*Written request*:
Answer these from the thread about the blktests srp/002 hang:
1. Which function does Jason ask about in place of __srp_get_rx_iu()?
2. How many iu's are tied up when srp hangs?
3. Which driver already handles its send side cq in an interrupt-driven way?

— BEGIN Document passage —

Re: [bug report] blktests srp/002 hang

Jason Gunthorpe <jgg@xxxxxxxx> · Tue, 17 Oct 2023 15:51:39 -0300

On Tue, Oct 17, 2023 at 01:44:58PM -0500, Bob Pearson wrote:
> On 10/17/23 12:58, Jason Gunthorpe wrote:
> > On Tue, Oct 17, 2023 at 12:09:31PM -0500, Bob Pearson wrote:
> > 
> >  
> >> For qp#167 the call to srp_post_send() is followed by the rxe driver
> >> processing the send operation and generating a work completion which
> >> is posted to the send cq but there is never a following call to
> >> __srp_get_rx_iu() so the cqe is not received by srp and failure.
> > 
> > ? I don't see this funcion in the kernel?  __srp_get_tx_iu ?
> >  
> >> I don't yet understand the logic of the srp driver to fix this but
> >> the problem is not in the rxe driver as far as I can tell.
> > 
> > It looks to me like __srp_get_tx_iu() is following the design pattern
> > where the send queue is only polled when it needs to allocate a new
> > send buffer - ie the send buffers are pre-allocated and cycle through
> > the queue.
> > 
> > So, it is not surprising this isn't being called if it is hung - the
> > hang is probably something that is preventing it from even wanting to
> > send, which is probably a receive side issue.
> > 
> > Followup back up from that point to isolate what is the missing
> > resouce to trigger send may bring some more clarity.
> > 
> > Alternatively if __srp_get_tx_iu() is failing then perhaps you've run
> > into an issue where it hit something rare and recovery does not work.
> > 
> > eg this kind of design pattern carries a subtle assumption that the rx
> > and send CQ are ordered together. Getting a rx CQ before a matching tx
> > CQ can trigger the unusual scenario where the send side runs out of
> > resources.
> > 
> > Jason
> 
> In all the traces I have looked at the hang only occurs once the final
> send side completions are not received. This happens when the srp
> driver doesn't poll (i.e. call ib_process_cq_direct). The rest is
> my conjecture. Since there are several (e.g. qp#167 through qp#211 (odd))
> qp's with missing completions there are 23 iu's tied up when srp hangs.
> Your suggestion makes sense as why the hang occurs. When the test
> finishes the qp's are destroyed and the driver calls ib_process_cq_direct
> again which cleans up the resources.
> 
> The problem is that there isn't any obvious way to find a thread related
> to the missing cqe to poll for them. I think the best way to fix this is
> to convert the send side cq handling to interrupt driven (as is the case
> with the srpt driver.) The provider drivers have to run in any case to
> convert cqe's to wc's so there isn't much penalty to call the cq
> completion handler since there is already software running and then you
> will get reliable delivery of completions.

Can you add tracing to show that SRP is running out of SQ resources,
ie __srp_get_tx_iu() fails and that is a precondition for the hang?

I am fully willing to belive that is not ever tested.

Otherwise if srp thinks it has SQ resources then the SQ is probably
not the cause of the hang.

Jason

— END Document passage —
— BEGIN Collected material —

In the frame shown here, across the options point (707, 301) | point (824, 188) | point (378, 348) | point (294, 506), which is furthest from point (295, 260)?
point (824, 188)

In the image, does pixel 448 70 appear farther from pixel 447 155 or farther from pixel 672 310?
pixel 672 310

— END Collected material —

*Full answer*:
1. __srp_get_tx_iu()
2. 23
3. The srpt driver